SOURCE TEXT ▸
# Lucid Dreaming > Lucid Experiences >  >  The most amazing/profound thing you have ever experienced.

## Serinanth

Ok so heres the deal, I want you guys to recount some of the most amazing vistas you have ever seen and experienced in the dream world.

I remember this one like it were yesterday

It was so beautiful, pristine, perfect. 

A coastal community, the shore consisting of high cliffs, and many protected harbours, the villages had been carved into the rock and some docks were even in caves, no storm could ever make the people of this place worry.  The villages and towns, and the city were all perced above on the high cliffs, the lower villages on the water had acces through tunnels, and starways carved into the rock... In tha main harbor, 

HUNDREDS of vessels, all of them sleek and beautiful, they cut through the water like it were ..... crap.. the water itself was so calm, the but ships and boats, they all cut through it like they were flying, many of the vessels had a trimaran design, 3 hulled ships massive sails, no engines... heh who needed them. but in the center of this massive protected bay, was a statue... It was the most beautiful thing I had ever seen, carved of marble, inlayed with jems and gold and platinum, a mermaid, sitting on a rock holding an up pointed trident, her hair gold the trident silvery her scales a miraid of irridecent colors... and this was no small statue.. she was probably around the size of lady liberty...

I would have to say though that this was one of the most visually stunning things I have ever seen....


Sooo how bout all of you =D

----------


## Lucius

The most beautiful thing I have ever seen? Or the most amazing?(because amazing to me is not nessarily pleasurable)

The most beautiful..when I first laid eyes on a certain spirit..
*winks at Seri* you know   ::wink::  

The most amazing..hmmm..actually whats both amazing and beautiful is the form that my guide sometimes takes..not an eagle like i stated before..but a silver/white phoenix

The most impressive bird with glorious wings of shining silver feathers. Its white sparkling body...sparkles all over, its glowing eyes. It was a grand sight indeed, its mostly night..moon and stars.. I worship them..

STORED ROWS ▸
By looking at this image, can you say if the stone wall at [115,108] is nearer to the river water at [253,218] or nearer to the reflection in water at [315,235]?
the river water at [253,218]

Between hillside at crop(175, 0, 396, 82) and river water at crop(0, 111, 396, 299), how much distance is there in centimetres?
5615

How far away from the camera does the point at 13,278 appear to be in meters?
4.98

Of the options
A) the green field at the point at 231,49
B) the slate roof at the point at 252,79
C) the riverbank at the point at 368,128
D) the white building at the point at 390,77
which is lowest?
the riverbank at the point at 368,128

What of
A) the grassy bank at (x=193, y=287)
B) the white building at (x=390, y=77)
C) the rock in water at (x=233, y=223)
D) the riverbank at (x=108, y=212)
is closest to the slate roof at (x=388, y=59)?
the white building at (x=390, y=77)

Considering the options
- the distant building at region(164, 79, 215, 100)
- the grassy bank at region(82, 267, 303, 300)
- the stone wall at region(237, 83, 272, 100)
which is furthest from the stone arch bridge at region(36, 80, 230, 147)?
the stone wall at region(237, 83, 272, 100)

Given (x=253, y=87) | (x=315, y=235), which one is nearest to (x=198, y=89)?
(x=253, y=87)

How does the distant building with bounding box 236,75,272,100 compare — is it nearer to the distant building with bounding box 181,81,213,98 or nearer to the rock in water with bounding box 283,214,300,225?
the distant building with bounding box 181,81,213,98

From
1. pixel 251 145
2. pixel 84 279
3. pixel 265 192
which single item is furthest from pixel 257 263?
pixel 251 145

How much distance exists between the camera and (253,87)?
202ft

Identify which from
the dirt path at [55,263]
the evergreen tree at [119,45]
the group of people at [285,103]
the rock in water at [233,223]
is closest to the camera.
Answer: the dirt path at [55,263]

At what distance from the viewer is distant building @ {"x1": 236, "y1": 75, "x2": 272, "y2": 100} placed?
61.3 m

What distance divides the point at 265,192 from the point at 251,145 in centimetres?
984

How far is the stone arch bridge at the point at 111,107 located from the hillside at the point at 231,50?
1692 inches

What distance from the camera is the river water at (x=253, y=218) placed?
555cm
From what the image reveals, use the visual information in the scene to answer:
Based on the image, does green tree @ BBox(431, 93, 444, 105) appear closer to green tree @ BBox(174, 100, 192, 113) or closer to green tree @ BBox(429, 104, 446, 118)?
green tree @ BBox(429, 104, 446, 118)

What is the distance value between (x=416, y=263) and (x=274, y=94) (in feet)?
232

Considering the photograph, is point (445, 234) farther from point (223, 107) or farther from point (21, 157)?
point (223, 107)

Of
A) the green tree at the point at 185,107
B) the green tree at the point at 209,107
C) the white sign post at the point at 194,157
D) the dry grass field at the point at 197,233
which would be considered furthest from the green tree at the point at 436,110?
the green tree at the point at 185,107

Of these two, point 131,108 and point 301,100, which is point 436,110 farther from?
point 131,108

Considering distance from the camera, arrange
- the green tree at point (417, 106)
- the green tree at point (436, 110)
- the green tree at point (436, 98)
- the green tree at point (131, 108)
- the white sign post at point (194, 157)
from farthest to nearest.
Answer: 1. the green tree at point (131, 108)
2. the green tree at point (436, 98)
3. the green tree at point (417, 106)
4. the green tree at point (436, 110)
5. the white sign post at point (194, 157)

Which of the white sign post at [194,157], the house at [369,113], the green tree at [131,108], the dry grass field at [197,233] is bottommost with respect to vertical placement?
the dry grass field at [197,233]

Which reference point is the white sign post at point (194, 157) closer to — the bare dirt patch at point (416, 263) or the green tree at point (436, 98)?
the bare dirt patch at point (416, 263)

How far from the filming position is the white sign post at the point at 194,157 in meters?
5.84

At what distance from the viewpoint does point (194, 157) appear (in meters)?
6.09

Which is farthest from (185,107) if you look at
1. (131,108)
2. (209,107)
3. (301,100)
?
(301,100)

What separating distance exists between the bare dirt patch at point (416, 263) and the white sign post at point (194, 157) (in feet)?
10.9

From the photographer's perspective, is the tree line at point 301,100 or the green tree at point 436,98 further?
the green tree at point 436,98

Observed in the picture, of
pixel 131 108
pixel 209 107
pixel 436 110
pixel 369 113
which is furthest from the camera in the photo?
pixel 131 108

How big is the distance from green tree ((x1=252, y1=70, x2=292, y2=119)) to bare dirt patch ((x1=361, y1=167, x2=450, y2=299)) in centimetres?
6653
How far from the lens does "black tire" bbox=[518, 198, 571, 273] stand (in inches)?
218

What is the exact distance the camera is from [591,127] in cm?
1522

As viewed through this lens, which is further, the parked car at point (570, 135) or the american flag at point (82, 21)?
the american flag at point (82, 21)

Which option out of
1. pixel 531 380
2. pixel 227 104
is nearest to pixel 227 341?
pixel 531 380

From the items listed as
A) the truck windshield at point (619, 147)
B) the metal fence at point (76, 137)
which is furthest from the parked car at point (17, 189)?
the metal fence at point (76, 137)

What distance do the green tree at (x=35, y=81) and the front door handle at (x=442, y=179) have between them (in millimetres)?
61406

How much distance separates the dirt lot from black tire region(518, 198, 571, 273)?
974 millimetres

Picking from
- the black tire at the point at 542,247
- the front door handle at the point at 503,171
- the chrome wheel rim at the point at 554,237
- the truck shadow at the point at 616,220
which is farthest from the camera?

LIST OF TASKS ▸
[1] Extract the passage of the lucid dreaming thread from "The most beautiful thing I have" up to and including "a certain spirit..".
[2] Continue the lucid dreaming forum thread, picking up after its final sentence.

TASK RESULTS ▸
[1]
The most beautiful thing I have ever seen? Or the most amazing?(because amazing to me is not nessarily pleasurable)

The most beautiful..when I first laid eyes on a certain spirit..

[2]
Moon Phoenix+ Moon + stars= Sight Supreme

----------


## Seeker

The most beautiful:

Was at a lakeside resort.  The water was very clear, however since it was a freshwater lake, a little bigger than a pond, you couldn't see the bottom.
The sunlight glinted off of the small waves.
All around one side of the lake, large piers had been build and held many small shops.  
It was a warm spring day and many people were just walking around, browsing through the shops and eating icecream.
Everyone had on colorful shirts and shorts.  
The breeze was warm and had the smells of food and flowers.  

I walked out of a restroom into this scene and became instantly lucid.  I was amazed at the richness of the scene and just walked around.
I could feel the weight of my body in my tennis shoes, I could feel the breeze blowing my hair, I could feel the warmthness of the sun on my face.

This happened almost five years ago, and yet I can still remember all of these details....

----------


## Serinanth

awsome! keep it coming people!

----------


## evangel

> _Originally posted by Serinanth_
> *Ok so heres the deal, I want you guys to recount some of the most amazing vistas you have ever seen and experienced in the dream world.
> 
> *



The most beautiful scene/scenes that I've seen have to be flying through iradescent gas clouds and nebulas in outer space. The colors were beyond derscription... (majestic?) -bright oranges, golds, glowing blues, and other metallic colors like bronze, silver, and reds  ::dreaming::    The wonder of seeing colorful spiral galaxies and pulsing stars and being totally serene while flying in such a setting is probably part of what made it so beautiful, too, I suppose.

----------


## urFAVcookie

have u ever thought that something u saw in ur dream was soo much better then what u saw when u were awake?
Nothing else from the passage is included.